Collected data entries:
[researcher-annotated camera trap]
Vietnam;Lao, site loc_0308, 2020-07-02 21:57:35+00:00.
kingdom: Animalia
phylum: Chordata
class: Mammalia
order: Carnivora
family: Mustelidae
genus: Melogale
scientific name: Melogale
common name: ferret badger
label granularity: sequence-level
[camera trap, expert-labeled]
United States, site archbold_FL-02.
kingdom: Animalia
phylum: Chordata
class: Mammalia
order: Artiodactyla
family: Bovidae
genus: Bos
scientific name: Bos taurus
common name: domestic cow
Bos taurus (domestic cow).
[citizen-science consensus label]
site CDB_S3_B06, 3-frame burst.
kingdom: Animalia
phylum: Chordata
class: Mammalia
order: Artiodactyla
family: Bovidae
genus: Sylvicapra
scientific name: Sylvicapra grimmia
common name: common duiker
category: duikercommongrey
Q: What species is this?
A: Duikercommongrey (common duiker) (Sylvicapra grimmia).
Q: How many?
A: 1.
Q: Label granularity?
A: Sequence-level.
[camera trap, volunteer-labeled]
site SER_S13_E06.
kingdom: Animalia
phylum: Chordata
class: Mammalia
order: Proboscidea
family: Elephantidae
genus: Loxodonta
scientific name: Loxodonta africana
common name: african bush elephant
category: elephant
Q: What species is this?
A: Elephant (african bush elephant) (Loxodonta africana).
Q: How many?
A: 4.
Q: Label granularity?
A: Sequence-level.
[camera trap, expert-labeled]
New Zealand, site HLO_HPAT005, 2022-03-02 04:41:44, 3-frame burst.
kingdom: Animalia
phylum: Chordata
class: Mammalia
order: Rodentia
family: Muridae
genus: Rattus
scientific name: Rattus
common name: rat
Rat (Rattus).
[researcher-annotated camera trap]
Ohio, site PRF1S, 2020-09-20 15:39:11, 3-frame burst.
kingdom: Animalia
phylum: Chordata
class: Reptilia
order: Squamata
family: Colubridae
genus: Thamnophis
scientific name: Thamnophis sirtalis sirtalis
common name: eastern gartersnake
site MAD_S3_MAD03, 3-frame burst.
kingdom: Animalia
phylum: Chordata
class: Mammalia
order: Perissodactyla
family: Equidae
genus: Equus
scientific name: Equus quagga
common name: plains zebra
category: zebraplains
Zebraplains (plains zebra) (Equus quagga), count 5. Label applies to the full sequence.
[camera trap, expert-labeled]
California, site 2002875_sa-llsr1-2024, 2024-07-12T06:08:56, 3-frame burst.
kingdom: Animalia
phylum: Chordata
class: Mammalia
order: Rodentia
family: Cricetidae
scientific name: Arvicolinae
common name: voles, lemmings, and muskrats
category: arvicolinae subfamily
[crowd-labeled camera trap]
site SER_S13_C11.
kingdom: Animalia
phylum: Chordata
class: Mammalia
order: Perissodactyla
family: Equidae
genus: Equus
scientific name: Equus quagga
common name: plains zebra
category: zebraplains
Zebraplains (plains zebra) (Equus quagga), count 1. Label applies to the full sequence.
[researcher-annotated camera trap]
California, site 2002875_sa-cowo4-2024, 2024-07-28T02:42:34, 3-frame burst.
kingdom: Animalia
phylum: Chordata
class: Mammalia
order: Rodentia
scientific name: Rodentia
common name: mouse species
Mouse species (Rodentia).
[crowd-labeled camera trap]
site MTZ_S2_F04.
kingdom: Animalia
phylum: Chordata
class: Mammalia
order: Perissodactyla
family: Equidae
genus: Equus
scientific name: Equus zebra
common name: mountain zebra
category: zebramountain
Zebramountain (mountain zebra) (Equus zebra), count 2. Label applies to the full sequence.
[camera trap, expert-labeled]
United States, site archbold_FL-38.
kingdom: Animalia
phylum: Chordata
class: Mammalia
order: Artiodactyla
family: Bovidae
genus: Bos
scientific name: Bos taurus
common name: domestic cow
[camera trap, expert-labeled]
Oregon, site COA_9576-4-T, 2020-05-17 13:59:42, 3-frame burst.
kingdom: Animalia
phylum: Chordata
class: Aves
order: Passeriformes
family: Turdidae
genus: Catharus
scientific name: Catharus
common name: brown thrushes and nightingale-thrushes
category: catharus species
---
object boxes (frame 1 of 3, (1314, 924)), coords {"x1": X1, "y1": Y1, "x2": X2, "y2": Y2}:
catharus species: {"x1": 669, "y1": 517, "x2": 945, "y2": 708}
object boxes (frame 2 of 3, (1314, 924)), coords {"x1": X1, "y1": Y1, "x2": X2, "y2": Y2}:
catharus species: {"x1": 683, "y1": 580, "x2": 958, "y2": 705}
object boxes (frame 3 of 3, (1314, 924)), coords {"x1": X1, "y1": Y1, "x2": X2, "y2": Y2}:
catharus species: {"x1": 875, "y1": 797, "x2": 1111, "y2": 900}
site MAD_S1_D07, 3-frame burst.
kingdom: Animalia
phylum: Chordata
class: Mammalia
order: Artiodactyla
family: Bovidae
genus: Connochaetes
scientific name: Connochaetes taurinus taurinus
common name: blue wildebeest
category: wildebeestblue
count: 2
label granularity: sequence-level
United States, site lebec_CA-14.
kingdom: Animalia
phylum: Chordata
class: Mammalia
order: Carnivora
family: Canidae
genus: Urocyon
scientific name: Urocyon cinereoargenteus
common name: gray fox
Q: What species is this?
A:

What is expected → Which lines hold the string "California"? Copy all of them from the data above.

Solution for this problem →
California, site 2002875_sa-llsr1-2024, 2024-07-12T06:08:56, 3-frame burst.
California, site 2002875_sa-cowo4-2024, 2024-07-28T02:42:34, 3-frame burst.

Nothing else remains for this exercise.